- Text section -
========================

1. Severity of the issue: (select one)
High: Completely blocks me.
2. Environment:
- Ray version: 2.44.1
- Python version: 3.10.13
- OS: Ubuntu 22.04
- Cloud/Infrastructure:
- Other libs/tools (if relevant):
3. What happened vs. what you expected:
- Expected: To be able to scale and improve requests throughput
- Actual: can not get any gains by scaling with ray server over simple fastapi application
I am trying to scale my application by using fastapi and ray serve. I am following the documentation, however I can not get any gains by scaling with ray server over simple fastapi application.
My throughput with ray serve is the same as using fastapi (even a little bit worse). Scaling with NUM_REPLICAS
=2, does not improve throughput, when testing on my laptop. What am I missing here? I was expecting that using ray serve will improve throughput .
Code:
ray_server.py
@serve.deployment(
num_replicas=os.environ.get("NUM_REPLICAS", 2),
ray_actor_options={"num_cpus": os.environ.get("NUM_CPU", 1),
"num_gpus": os.environ.get("NUM_GPU", 0)})
@serve.ingress(app)
class Service:
def __init__(self):
self.ml = MLService()
async def predict(self, text: str):
return await self.ml.predict(text)
@app.post(
"/extract
)
async def extract(self,
content: str
):
response = await self.predict(text=content)
return ExtractionResult(mentions=response)
def deployment(_args):
return Service.bind()
Deploying with:
serve run server.ray_server:deployment

========================

- Dataset entries -
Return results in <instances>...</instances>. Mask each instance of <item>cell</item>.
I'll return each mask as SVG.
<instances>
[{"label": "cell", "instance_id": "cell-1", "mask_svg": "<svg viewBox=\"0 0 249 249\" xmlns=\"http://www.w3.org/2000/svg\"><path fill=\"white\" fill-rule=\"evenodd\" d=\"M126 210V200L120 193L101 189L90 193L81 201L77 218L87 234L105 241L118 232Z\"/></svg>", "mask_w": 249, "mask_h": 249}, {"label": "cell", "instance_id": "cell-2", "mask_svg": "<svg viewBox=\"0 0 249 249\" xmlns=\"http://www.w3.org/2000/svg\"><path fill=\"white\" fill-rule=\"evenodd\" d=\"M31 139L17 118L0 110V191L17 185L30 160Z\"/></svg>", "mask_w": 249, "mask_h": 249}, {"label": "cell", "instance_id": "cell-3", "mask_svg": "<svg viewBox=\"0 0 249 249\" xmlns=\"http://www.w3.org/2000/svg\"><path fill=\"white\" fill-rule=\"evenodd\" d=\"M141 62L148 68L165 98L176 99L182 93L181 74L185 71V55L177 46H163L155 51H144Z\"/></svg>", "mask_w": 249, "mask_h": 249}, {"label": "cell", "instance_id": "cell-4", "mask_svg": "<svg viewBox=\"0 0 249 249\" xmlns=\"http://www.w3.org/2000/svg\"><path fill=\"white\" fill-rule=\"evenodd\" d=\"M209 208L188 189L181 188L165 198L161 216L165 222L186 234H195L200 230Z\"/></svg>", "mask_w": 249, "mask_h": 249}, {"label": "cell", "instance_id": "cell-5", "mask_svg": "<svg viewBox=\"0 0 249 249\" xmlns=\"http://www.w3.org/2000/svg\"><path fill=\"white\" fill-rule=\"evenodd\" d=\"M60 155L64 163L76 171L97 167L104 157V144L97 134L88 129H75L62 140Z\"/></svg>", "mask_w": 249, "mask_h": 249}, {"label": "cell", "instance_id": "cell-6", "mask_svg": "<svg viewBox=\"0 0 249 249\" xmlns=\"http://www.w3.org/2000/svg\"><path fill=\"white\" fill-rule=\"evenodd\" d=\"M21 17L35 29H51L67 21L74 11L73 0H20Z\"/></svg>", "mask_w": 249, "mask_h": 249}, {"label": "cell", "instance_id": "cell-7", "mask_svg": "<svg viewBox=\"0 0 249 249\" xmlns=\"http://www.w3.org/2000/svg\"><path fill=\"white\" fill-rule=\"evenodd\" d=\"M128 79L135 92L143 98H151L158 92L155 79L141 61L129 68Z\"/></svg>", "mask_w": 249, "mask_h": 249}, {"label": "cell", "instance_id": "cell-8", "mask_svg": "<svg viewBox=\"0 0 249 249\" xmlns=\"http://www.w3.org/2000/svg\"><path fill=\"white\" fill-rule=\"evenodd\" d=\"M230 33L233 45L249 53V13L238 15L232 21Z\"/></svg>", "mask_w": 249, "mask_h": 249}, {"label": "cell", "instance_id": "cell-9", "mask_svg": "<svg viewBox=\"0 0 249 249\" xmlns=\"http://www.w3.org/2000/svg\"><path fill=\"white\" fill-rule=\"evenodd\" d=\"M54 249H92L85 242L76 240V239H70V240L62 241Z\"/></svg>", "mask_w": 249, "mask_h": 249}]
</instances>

========================

- Stated goal -
Repeat a stretch of the Ray Serve scaling post word for word, beginning at the words "1. Severity of" and stopping after "improve throughput .".

- Worked solution -
1. Severity of the issue: (select one)
High: Completely blocks me.
2. Environment:
- Ray version: 2.44.1
- Python version: 3.10.13
- OS: Ubuntu 22.04
- Cloud/Infrastructure:
- Other libs/tools (if relevant):
3. What happened vs. what you expected:
- Expected: To be able to scale and improve requests throughput
- Actual: can not get any gains by scaling with ray server over simple fastapi application
I am trying to scale my application by using fastapi and ray serve. I am following the documentation, however I can not get any gains by scaling with ray server over simple fastapi application.
My throughput with ray serve is the same as using fastapi (even a little bit worse). Scaling with NUM_REPLICAS
=2, does not improve throughput, when testing on my laptop. What am I missing here? I was expecting that using ray serve will improve throughput .